I supplemented his diet with Ensure for times when he really didn't have any appetite at all. Sometimes, I created ice cream shakes with his Ensure just to give him a little variety. One scoop of Vanilla ice cream with one can of Strawberry flavored Ensure, can be a tasty treat.
When the doctors can't do anything else. I made an agreement with my Dad what to do when the time come and the doctors wouldn't be able to do anything. This was done very early on, a very uncomfortable question but if said in a way where it is not a death sentence it can be achieved. What I said to him was "There will be a time when the doctors would not be able to help. Would you rather stay in the hospital or come home and spend time with us and sleep in your bed at home?" He of course chose the latter. When that time finally came, it was still hard, I could tell the pain was weakening his resolve and he didn't understand why I was taking him home instead of having him prep for another operation. Somewhere deep in his mind, he knew what was going to happen even if it was left unspoken.
It is important to discuss what to do if the doctor's can no longer help. As the main caretaker, you will be left with this decision and all decisions in regards to his care. Some of the decisions you make may not be viewed favorably by other family members. The main thing is that the person who is dealing with the cancer, "the patient" agrees to what you have decided. Nothing else matters except for his wishes.
I think taking on the position of main care giver was a blessing. I got to know my Dad and I learned patience and laughter was surely the best medicine for both of us as we found the funniest things in the weirdest situations. When once upon a time, he listened to my babbling, now it was my turn to let him speak.
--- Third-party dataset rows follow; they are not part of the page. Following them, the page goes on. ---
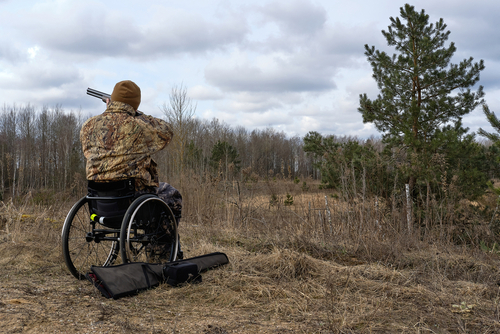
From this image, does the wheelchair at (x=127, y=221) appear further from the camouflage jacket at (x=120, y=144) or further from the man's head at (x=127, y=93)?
the man's head at (x=127, y=93)

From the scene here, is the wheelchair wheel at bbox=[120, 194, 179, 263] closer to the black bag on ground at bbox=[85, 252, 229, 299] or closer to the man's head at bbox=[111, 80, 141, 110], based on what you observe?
the black bag on ground at bbox=[85, 252, 229, 299]

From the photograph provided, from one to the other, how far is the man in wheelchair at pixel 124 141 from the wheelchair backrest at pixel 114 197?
4 cm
Allowing him to express himself was I think the biggest help. Understanding what he was going through and allowing him the ability to express it any way he wanted without taking it in was another. Being a Rock is not the easiest position when you see the deterioration of someone you love dearly. However, the sacrifice isn't much when you think about the fact that this person gave you life.
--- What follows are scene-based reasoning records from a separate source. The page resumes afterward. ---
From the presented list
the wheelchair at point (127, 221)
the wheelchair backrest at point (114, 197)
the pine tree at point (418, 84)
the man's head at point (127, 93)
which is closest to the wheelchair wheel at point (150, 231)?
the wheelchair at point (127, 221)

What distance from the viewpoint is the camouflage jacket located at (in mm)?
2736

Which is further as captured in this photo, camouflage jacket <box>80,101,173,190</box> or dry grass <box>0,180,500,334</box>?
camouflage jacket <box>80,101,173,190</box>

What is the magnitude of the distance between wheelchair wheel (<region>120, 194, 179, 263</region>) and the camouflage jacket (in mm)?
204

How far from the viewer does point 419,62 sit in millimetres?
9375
It may be different for some as my situation was daughter taking care of her father. But, if you become a care provider for someone who is facing their mortality, the easiest way to handle it is to put yourself in their shoes. In doing so, you will be able to ride the tide that follows as you will understand why they do the things they do.
Be the buffer and stand up when they can't stand up for themselves. The medical professionals may have the degrees and the knowledge to treat them, but some do not belong in this type of field. Even family members who cannot put themselves in his shoes can be frustrating. The main concern is always and foremost his well being. You can take care of yours when all is said and done.
It has taken a long time for me to even write about that time of my life with my Dad. I decided to write this here in hopes of helping someone else who may or might be going through it. I have briefly written about things that we went through and what I've done to help him along. I've come across and met many who have dealt with cancer and some of the information I've provided were not known to them or they've experienced but didn't know what to do about it. Doctors and Nurses are not Gods, hope can really help extend one's life. Patience and understanding is the best medicine if injected with love and respect in this type of heart wrenching situation.